WHAT IS REQUIRED:
Every entry is to be printed again precisely as given.

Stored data
◇ ◇ ◇

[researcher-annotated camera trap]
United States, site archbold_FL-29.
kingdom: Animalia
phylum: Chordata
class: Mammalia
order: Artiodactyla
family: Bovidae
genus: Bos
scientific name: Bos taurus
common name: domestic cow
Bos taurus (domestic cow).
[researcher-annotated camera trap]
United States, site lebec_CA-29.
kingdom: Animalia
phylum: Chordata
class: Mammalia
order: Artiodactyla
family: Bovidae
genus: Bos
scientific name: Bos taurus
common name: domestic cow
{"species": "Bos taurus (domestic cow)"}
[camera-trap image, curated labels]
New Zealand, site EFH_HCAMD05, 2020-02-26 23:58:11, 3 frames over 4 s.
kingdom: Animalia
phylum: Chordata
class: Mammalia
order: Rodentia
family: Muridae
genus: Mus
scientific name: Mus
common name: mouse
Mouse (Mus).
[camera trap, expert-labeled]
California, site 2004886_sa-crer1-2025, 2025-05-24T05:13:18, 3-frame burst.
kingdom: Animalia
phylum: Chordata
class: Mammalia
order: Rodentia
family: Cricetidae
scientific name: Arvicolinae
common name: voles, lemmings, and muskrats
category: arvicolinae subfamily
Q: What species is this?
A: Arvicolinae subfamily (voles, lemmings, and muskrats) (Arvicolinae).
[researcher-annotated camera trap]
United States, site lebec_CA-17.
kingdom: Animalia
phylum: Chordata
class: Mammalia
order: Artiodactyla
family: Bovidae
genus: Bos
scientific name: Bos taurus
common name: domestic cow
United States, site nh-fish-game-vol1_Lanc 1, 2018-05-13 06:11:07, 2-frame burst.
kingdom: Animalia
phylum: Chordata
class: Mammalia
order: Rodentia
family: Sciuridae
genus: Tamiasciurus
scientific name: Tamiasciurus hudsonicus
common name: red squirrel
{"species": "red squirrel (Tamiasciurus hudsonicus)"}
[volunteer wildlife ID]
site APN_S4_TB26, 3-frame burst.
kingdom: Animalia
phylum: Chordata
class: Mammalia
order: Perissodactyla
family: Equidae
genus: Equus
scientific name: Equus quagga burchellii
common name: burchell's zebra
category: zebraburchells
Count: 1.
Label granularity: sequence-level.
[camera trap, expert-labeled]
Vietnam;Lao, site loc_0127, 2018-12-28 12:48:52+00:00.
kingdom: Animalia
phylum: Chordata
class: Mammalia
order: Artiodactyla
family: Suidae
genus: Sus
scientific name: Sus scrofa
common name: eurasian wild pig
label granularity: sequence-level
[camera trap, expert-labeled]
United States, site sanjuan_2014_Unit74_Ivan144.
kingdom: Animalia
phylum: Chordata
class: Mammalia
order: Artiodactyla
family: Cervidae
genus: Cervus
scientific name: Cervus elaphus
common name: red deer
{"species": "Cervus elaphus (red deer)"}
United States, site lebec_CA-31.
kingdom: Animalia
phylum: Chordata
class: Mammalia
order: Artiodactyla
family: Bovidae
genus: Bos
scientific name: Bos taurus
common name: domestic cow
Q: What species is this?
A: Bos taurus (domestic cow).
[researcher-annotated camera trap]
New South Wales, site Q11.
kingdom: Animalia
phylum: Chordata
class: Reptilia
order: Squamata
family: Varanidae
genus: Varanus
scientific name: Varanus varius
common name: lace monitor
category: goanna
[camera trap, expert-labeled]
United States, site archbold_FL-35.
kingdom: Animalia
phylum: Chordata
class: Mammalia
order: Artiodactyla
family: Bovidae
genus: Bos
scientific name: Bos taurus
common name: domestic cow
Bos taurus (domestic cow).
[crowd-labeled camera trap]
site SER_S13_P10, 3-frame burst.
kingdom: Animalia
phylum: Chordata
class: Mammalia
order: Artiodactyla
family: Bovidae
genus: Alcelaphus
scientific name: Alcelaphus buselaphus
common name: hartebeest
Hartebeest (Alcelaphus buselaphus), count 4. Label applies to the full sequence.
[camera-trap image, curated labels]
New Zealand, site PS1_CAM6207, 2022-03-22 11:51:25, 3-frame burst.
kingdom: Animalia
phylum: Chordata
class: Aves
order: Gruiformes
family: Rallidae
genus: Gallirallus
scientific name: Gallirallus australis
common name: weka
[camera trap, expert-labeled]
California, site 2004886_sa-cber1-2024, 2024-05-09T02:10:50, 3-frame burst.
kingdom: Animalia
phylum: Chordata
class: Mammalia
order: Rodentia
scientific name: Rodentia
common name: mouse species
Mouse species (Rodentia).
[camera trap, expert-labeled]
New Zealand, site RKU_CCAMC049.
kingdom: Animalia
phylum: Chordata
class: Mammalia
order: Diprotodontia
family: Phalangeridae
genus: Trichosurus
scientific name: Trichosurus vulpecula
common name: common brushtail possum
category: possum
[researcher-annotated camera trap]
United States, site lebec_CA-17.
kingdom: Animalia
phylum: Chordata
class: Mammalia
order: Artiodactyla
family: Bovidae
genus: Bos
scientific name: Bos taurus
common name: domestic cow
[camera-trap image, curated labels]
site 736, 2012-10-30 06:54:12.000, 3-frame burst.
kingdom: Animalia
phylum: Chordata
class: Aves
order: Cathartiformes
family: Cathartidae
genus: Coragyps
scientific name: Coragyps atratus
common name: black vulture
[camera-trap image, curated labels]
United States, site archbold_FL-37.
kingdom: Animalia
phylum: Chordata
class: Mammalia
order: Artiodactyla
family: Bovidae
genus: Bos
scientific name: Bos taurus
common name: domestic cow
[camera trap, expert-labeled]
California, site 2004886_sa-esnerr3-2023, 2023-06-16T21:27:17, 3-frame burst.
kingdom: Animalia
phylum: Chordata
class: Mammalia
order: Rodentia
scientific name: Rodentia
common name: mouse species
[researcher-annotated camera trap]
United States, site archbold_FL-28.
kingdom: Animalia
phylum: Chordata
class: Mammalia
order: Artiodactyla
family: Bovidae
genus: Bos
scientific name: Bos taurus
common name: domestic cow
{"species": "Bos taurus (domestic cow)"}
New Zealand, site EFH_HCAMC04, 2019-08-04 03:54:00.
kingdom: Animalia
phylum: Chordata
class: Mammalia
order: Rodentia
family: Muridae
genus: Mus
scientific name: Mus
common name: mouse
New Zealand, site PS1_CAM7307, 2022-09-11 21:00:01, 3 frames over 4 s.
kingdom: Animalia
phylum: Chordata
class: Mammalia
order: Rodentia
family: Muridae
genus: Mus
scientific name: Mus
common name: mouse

◇ ◇ ◇

SOLUTION TO THIS TASK:
[researcher-annotated camera trap]
United States, site archbold_FL-29.
kingdom: Animalia
phylum: Chordata
class: Mammalia
order: Artiodactyla
family: Bovidae
genus: Bos
scientific name: Bos taurus
common name: domestic cow
Bos taurus (domestic cow).
[researcher-annotated camera trap]
United States, site lebec_CA-29.
kingdom: Animalia
phylum: Chordata
class: Mammalia
order: Artiodactyla
family: Bovidae
genus: Bos
scientific name: Bos taurus
common name: domestic cow
{"species": "Bos taurus (domestic cow)"}
[camera-trap image, curated labels]
New Zealand, site EFH_HCAMD05, 2020-02-26 23:58:11, 3 frames over 4 s.
kingdom: Animalia
phylum: Chordata
class: Mammalia
order: Rodentia
family: Muridae
genus: Mus
scientific name: Mus
common name: mouse
Mouse (Mus).
[camera trap, expert-labeled]
California, site 2004886_sa-crer1-2025, 2025-05-24T05:13:18, 3-frame burst.
kingdom: Animalia
phylum: Chordata
class: Mammalia
order: Rodentia
family: Cricetidae
scientific name: Arvicolinae
common name: voles, lemmings, and muskrats
category: arvicolinae subfamily
Q: What species is this?
A: Arvicolinae subfamily (voles, lemmings, and muskrats) (Arvicolinae).
[researcher-annotated camera trap]
United States, site lebec_CA-17.
kingdom: Animalia
phylum: Chordata
class: Mammalia
order: Artiodactyla
family: Bovidae
genus: Bos
scientific name: Bos taurus
common name: domestic cow
United States, site nh-fish-game-vol1_Lanc 1, 2018-05-13 06:11:07, 2-frame burst.
kingdom: Animalia
phylum: Chordata
class: Mammalia
order: Rodentia
family: Sciuridae
genus: Tamiasciurus
scientific name: Tamiasciurus hudsonicus
common name: red squirrel
{"species": "red squirrel (Tamiasciurus hudsonicus)"}
[volunteer wildlife ID]
site APN_S4_TB26, 3-frame burst.
kingdom: Animalia
phylum: Chordata
class: Mammalia
order: Perissodactyla
family: Equidae
genus: Equus
scientific name: Equus quagga burchellii
common name: burchell's zebra
category: zebraburchells
Count: 1.
Label granularity: sequence-level.
[camera trap, expert-labeled]
Vietnam;Lao, site loc_0127, 2018-12-28 12:48:52+00:00.
kingdom: Animalia
phylum: Chordata
class: Mammalia
order: Artiodactyla
family: Suidae
genus: Sus
scientific name: Sus scrofa
common name: eurasian wild pig
label granularity: sequence-level
[camera trap, expert-labeled]
United States, site sanjuan_2014_Unit74_Ivan144.
kingdom: Animalia
phylum: Chordata
class: Mammalia
order: Artiodactyla
family: Cervidae
genus: Cervus
scientific name: Cervus elaphus
common name: red deer
{"species": "Cervus elaphus (red deer)"}
United States, site lebec_CA-31.
kingdom: Animalia
phylum: Chordata
class: Mammalia
order: Artiodactyla
family: Bovidae
genus: Bos
scientific name: Bos taurus
common name: domestic cow
Q: What species is this?
A: Bos taurus (domestic cow).
[researcher-annotated camera trap]
New South Wales, site Q11.
kingdom: Animalia
phylum: Chordata
class: Reptilia
order: Squamata
family: Varanidae
genus: Varanus
scientific name: Varanus varius
common name: lace monitor
category: goanna
[camera trap, expert-labeled]
United States, site archbold_FL-35.
kingdom: Animalia
phylum: Chordata
class: Mammalia
order: Artiodactyla
family: Bovidae
genus: Bos
scientific name: Bos taurus
common name: domestic cow
Bos taurus (domestic cow).
[crowd-labeled camera trap]
site SER_S13_P10, 3-frame burst.
kingdom: Animalia
phylum: Chordata
class: Mammalia
order: Artiodactyla
family: Bovidae
genus: Alcelaphus
scientific name: Alcelaphus buselaphus
common name: hartebeest
Hartebeest (Alcelaphus buselaphus), count 4. Label applies to the full sequence.
[camera-trap image, curated labels]
New Zealand, site PS1_CAM6207, 2022-03-22 11:51:25, 3-frame burst.
kingdom: Animalia
phylum: Chordata
class: Aves
order: Gruiformes
family: Rallidae
genus: Gallirallus
scientific name: Gallirallus australis
common name: weka
[camera trap, expert-labeled]
California, site 2004886_sa-cber1-2024, 2024-05-09T02:10:50, 3-frame burst.
kingdom: Animalia
phylum: Chordata
class: Mammalia
order: Rodentia
scientific name: Rodentia
common name: mouse species
Mouse species (Rodentia).
[camera trap, expert-labeled]
New Zealand, site RKU_CCAMC049.
kingdom: Animalia
phylum: Chordata
class: Mammalia
order: Diprotodontia
family: Phalangeridae
genus: Trichosurus
scientific name: Trichosurus vulpecula
common name: common brushtail possum
category: possum
[researcher-annotated camera trap]
United States, site lebec_CA-17.
kingdom: Animalia
phylum: Chordata
class: Mammalia
order: Artiodactyla
family: Bovidae
genus: Bos
scientific name: Bos taurus
common name: domestic cow
[camera-trap image, curated labels]
site 736, 2012-10-30 06:54:12.000, 3-frame burst.
kingdom: Animalia
phylum: Chordata
class: Aves
order: Cathartiformes
family: Cathartidae
genus: Coragyps
scientific name: Coragyps atratus
common name: black vulture
[camera-trap image, curated labels]
United States, site archbold_FL-37.
kingdom: Animalia
phylum: Chordata
class: Mammalia
order: Artiodactyla
family: Bovidae
genus: Bos
scientific name: Bos taurus
common name: domestic cow
[camera trap, expert-labeled]
California, site 2004886_sa-esnerr3-2023, 2023-06-16T21:27:17, 3-frame burst.
kingdom: Animalia
phylum: Chordata
class: Mammalia
order: Rodentia
scientific name: Rodentia
common name: mouse species
[researcher-annotated camera trap]
United States, site archbold_FL-28.
kingdom: Animalia
phylum: Chordata
class: Mammalia
order: Artiodactyla
family: Bovidae
genus: Bos
scientific name: Bos taurus
common name: domestic cow
{"species": "Bos taurus (domestic cow)"}
New Zealand, site EFH_HCAMC04, 2019-08-04 03:54:00.
kingdom: Animalia
phylum: Chordata
class: Mammalia
order: Rodentia
family: Muridae
genus: Mus
scientific name: Mus
common name: mouse
New Zealand, site PS1_CAM7307, 2022-09-11 21:00:01, 3 frames over 4 s.
kingdom: Animalia
phylum: Chordata
class: Mammalia
order: Rodentia
family: Muridae
genus: Mus
scientific name: Mus
common name: mouse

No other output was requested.